4. なんやかんやで憧れの学園入学へ~fin~


 もちろん現状のジーク君は、ジェネシスにボコボコにされて、変な修行に手を出せていない。


 ただし、その代わりに、原作では村から出てこなかったジーク君が、外まで出てきているのである。

 もちろん、こんな時期に帝国との会議なんて本編では無かったし、元の流れからしたらあり得ない。


 ジーク君の顔をまじまじと見つめる。


「な、何、そんな急に見てきて……」

「…………チャンスだ」

「へ?」


 ……やはりこれはチャンスである。

 

「ちょっと待ってて」


 そう言い残して、店内を歩く。

 必ずあるはずだ、あのアイテムが。


 狙いは、高級なマジックアイテムではなく、もっと安いアイテム。


 そして、俺は店の手前の方に箱を見つけた。

 箱の中は乱雑にものが入っていて、どうやら安いマジックアイテムが在庫整理のように置かれているらしい。


「……ウルトス?」

「あった」


 中から目当てのものを取り出す。

 手のひらに乗っていたのは、銀の指輪だった。

 

「なにそれ?」とジーク君が首をひねる。


 たしかに、『ラスアカ』でも地味なマジックアイテムだったし、魔剣とか聖剣みたいなわかりやすい効果でも無い。


 しかし、俺は確信していた。

 ――これこそが、ジーク君の成長にプラスになるアイテムである、と。


「あった……『初級魔法の指輪(リング・オブ・エレメンタリーマジック)』」





 ――『初級魔法の指輪(リング・オブ・エレメンタリーマジック)』


 それは、『ラスアカ』におけるマジックアイテムの一種である。

 第1位階から第2位階ほどの初級魔法を使用できる、という一見強そうな効果を持つのだが、ゲーム内での評判は死ぬほど悪かった。


 なぜか?

 そもそものコスパが悪いからである。


 なんとこの指輪は、1回限りしか使えない。


 魔力さえあれば特に魔法を知らない人間でも、特定の初級魔法を使えるようになるのだが、このマジックアイテムは普通に初級魔法を唱えるのに比べ、必要とする魔力の量が多く、しかも一回使いっきり。


 また使いたければ、もう一回指輪を買いましょう、となる。

 

 だから、当時の俺を含め、多くのユーザーはこう思った。 

 ――あ、もう普通にその魔法覚えた方が早いわ、と。


 というわけで、このマジックアイテム――『初級魔法の指輪』はお世話になるにしても、序盤も序盤。

 目当ての魔法を覚えるまでの一時的しのぎ用のアイテムとして使われたのである。


 指輪には、風属性のモチーフの刻印がなされていたので、風属性の魔法が使えるはずである。




「これ、あげるよ。

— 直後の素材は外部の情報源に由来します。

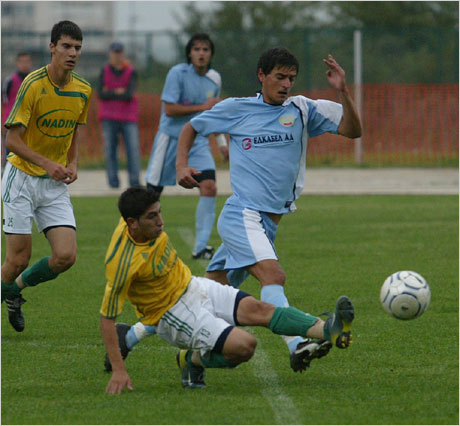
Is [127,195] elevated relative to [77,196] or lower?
elevated

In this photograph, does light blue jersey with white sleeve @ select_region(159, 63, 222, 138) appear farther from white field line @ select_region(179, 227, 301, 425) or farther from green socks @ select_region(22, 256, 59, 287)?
white field line @ select_region(179, 227, 301, 425)

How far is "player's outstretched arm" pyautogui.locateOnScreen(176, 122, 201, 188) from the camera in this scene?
21.3 ft

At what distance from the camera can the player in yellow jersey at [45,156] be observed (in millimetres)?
6879

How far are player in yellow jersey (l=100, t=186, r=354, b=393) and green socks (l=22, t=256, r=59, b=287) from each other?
1.51 metres

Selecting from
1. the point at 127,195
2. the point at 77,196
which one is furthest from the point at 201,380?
the point at 77,196

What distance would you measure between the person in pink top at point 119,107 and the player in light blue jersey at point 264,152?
10445mm

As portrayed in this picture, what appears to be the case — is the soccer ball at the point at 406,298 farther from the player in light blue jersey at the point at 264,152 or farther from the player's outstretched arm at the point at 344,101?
the player's outstretched arm at the point at 344,101

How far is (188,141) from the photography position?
680cm

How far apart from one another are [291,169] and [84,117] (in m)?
1.62

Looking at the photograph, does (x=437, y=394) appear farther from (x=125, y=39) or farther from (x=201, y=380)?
(x=125, y=39)

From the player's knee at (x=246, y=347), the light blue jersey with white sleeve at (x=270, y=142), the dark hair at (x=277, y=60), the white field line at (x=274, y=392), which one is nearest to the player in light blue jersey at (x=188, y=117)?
the light blue jersey with white sleeve at (x=270, y=142)

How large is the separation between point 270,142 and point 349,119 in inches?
20.4

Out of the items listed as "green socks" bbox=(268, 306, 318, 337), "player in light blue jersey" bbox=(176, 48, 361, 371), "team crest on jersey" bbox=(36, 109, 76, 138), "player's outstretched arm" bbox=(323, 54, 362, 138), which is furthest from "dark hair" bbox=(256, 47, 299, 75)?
"green socks" bbox=(268, 306, 318, 337)

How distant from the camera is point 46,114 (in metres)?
6.98
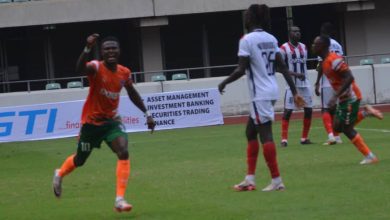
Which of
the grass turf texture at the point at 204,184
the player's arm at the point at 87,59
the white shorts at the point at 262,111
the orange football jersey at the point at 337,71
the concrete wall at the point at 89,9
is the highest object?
the concrete wall at the point at 89,9

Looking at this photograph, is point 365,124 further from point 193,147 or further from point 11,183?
point 11,183

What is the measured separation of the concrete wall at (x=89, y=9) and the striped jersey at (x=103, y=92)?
92.5ft

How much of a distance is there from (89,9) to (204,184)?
27043 millimetres

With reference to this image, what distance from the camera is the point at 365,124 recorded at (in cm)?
2327

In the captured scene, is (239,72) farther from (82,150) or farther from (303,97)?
(303,97)

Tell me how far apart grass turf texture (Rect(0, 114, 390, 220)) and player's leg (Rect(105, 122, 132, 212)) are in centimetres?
16

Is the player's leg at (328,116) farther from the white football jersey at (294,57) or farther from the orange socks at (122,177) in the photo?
the orange socks at (122,177)

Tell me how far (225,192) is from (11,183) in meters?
4.15

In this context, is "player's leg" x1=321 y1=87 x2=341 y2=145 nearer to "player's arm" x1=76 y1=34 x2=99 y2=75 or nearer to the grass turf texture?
→ the grass turf texture

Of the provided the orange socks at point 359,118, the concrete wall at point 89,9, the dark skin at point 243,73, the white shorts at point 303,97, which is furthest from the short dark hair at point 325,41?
the concrete wall at point 89,9

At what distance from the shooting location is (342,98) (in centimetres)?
1335

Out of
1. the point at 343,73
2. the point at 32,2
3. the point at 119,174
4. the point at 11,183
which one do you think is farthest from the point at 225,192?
the point at 32,2

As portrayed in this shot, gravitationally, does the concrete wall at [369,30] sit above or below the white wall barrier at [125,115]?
above

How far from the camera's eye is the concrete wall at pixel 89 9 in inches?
1487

風属性の第2位階魔法が使えるって」

「えっ」


 予想していなかったのか、ジーク君の口から間の抜けた声が聞こえた。


「ほら、プレゼントだよ。命を救ってくれたしさ」


 ジーク君を見つめながら、俺はほくそ笑んでいた。


 そして、俺の計画はこうだ。


 せっかくジーク君が外に出てきたのだから、この機会を逃す手はない。

 幸い、このマジックアイテムは1回使いっきりで、魔力さえ流し込んでおけば、初級魔法を誰でも扱えるという代物である。

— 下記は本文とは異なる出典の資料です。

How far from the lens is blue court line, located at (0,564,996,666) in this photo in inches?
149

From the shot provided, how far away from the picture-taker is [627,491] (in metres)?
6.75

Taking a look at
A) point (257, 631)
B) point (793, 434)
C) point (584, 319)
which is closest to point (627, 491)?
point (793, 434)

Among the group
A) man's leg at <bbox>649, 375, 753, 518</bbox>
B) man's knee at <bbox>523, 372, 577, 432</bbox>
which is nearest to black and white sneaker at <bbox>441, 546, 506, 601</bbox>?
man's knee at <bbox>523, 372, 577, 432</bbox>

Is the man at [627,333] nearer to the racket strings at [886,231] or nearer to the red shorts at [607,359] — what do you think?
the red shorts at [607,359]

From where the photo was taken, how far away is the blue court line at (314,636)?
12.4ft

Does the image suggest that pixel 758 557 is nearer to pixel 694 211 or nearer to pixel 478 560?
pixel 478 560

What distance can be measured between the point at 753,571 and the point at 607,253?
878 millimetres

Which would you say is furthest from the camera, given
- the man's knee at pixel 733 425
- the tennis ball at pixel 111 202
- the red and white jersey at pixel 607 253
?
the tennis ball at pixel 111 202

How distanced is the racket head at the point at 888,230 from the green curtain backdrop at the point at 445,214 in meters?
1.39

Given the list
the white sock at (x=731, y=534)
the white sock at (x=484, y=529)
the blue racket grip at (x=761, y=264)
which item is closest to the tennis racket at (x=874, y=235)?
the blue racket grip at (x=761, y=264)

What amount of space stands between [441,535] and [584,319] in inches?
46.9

 原作とはすこしずれているが、ここで1回魔法を体験してもらっておけば、将来的に魔法が使えるようになったときに、よりジーク君の成長がスムーズになるだろう。


 これ機会にジーク君には世界を羽ばたいていただく。


 まさに災い転じて福となす。

 不測の事態でも、先の先まで読み切る。これがモブとしての力量である。


「そ、そんな悪いよ……そもそも魔力が無いから、使えないだろうし」

「大丈夫、大丈夫。魔力1回切りでいいなら、俺が補充しておいてあげるから」


 そう。

 基本的にマジックアイテムは本人が魔力を込めて、起動させるものだ。その上、特別な武器やマジックアイテムだと単に魔力を込めるだけだと無理で、使用者との相性が問われる場合もある。


 ……まあ、そもそも本当に使いたいときに、自分で魔力を込められないと意味がないし。


 ただ、今回のような場合は、ちゃっかり恩を売るという意味でも、俺が魔力を込めておくべきだろう。


「……じゃあ、ボクも……魔法を使えるってこと?」

「もちろん」


 さて。気に入ってもらえたようなので――


「どこがいい?」

「え」


 俺は爽やかに、ジーク君の手を取った。


「指輪、はめるでしょ?」



――――――――――――――――――――――


お疲れ様です。

2024年の抱負は1日おきに『クズレス』を投稿していくことと、3章を今月中に叩き潰すことです。


はたして有言実行できるのか、それとも2024年の抱負は1月中に破れさってしまうのか……(遠い目)

今年もよろしくお願いします。



そして、『クズレス・オブリージュ』1巻発売中です!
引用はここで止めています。